» Your objective: Report how many lines of the records below contain the string "eyebrow", counting only matches in the same case. Give the number alone.

Recorded data
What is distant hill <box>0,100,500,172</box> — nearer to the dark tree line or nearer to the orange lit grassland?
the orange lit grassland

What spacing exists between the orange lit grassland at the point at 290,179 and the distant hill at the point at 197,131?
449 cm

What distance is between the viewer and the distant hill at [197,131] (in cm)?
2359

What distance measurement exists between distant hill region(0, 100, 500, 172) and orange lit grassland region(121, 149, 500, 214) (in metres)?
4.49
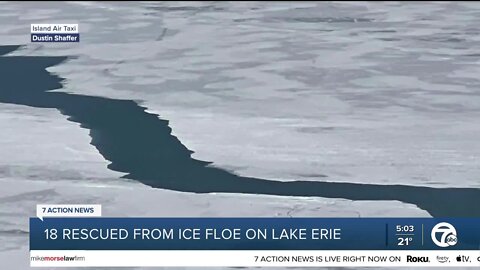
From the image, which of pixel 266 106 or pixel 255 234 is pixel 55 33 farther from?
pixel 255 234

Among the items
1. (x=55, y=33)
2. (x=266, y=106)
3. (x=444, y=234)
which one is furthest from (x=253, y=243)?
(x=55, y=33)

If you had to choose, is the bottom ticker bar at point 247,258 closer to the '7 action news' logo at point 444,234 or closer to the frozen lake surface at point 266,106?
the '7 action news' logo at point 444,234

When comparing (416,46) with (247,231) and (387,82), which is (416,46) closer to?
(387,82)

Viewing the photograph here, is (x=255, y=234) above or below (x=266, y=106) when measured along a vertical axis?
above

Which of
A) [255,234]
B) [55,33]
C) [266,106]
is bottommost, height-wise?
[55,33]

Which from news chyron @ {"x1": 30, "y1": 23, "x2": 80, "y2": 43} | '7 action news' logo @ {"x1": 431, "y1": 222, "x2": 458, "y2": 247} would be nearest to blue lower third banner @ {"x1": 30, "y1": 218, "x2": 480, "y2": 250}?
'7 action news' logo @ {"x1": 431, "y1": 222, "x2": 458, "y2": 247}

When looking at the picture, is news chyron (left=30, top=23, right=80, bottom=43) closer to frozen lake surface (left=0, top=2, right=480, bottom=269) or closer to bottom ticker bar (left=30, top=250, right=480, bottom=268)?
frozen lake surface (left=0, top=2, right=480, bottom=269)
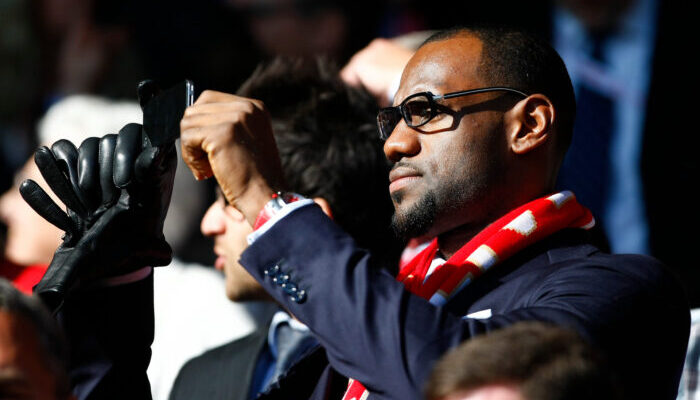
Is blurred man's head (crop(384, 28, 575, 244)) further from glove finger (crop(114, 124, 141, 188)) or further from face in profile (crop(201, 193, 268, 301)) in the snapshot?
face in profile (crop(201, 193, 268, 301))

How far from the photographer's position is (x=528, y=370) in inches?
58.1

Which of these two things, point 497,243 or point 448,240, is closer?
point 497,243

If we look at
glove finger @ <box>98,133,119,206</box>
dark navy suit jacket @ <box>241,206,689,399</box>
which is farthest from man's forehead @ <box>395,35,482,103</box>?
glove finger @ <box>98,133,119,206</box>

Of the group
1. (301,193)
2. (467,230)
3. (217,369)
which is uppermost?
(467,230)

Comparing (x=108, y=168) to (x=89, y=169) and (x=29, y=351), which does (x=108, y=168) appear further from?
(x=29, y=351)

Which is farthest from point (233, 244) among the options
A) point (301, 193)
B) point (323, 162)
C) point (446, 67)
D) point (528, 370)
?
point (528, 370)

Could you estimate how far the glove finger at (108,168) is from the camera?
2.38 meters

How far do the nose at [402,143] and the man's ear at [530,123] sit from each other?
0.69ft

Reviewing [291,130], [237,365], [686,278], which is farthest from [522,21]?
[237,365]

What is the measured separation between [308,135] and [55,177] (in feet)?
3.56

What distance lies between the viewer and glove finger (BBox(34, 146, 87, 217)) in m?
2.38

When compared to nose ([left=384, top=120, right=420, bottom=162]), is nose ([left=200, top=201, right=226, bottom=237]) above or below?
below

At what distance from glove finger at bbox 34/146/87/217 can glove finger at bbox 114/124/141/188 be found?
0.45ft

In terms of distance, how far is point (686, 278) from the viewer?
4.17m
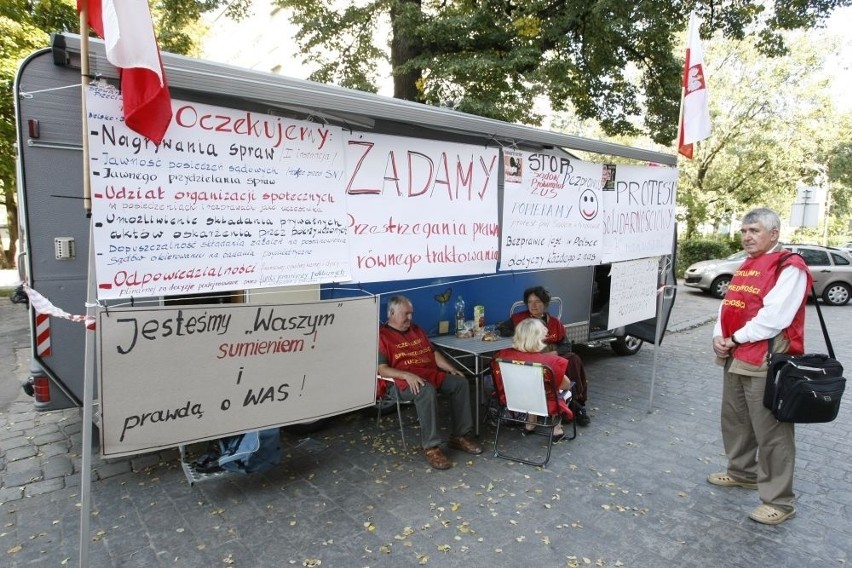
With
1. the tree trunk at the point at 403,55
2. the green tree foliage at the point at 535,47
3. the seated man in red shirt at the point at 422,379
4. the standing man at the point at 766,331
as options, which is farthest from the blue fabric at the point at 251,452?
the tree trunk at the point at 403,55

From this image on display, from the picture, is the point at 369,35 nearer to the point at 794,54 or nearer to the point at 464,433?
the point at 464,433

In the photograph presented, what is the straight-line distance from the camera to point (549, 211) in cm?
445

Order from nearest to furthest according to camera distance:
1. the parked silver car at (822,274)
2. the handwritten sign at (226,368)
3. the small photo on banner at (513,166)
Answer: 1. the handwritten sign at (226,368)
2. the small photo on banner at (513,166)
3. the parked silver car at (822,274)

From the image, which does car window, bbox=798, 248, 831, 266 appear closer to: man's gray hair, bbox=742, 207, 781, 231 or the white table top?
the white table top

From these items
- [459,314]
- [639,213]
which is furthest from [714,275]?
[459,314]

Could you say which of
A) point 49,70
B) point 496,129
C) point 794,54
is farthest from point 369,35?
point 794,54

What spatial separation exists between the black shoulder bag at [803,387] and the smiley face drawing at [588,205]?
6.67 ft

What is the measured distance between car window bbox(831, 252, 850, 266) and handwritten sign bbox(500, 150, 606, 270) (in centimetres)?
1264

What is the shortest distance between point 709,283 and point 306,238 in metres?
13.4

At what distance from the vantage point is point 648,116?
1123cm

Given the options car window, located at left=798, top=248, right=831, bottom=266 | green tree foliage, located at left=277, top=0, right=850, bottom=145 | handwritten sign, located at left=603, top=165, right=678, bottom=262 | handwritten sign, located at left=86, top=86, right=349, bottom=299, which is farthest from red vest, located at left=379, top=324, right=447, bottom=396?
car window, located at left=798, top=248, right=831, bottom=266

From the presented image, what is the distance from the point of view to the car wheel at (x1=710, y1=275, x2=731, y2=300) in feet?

---

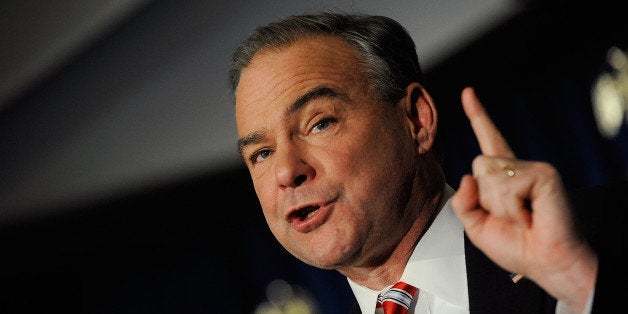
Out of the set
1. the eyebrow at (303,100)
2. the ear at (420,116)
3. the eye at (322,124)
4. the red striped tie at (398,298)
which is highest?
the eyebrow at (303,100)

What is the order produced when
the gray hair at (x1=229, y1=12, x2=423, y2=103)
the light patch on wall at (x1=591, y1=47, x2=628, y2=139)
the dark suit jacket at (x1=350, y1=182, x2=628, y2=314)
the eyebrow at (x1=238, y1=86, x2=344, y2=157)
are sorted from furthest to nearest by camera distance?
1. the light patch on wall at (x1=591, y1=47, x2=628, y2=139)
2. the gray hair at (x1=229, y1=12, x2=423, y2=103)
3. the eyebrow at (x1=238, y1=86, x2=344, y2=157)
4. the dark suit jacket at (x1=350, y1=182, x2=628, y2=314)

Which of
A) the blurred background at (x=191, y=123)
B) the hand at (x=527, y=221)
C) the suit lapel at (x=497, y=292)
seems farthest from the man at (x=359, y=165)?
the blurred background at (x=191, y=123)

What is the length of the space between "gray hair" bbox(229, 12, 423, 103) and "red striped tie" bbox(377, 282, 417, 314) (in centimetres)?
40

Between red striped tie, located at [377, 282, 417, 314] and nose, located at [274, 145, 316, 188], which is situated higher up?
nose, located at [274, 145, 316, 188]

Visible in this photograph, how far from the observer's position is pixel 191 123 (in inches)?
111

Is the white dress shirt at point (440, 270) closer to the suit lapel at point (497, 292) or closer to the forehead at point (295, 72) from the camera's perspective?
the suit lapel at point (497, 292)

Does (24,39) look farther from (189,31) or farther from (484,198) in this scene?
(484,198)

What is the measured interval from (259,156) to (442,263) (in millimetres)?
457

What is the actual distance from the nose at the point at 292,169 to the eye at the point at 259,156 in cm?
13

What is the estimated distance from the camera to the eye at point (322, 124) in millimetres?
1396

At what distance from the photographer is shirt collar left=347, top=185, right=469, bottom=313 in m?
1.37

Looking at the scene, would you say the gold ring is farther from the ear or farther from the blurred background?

» Result below: 4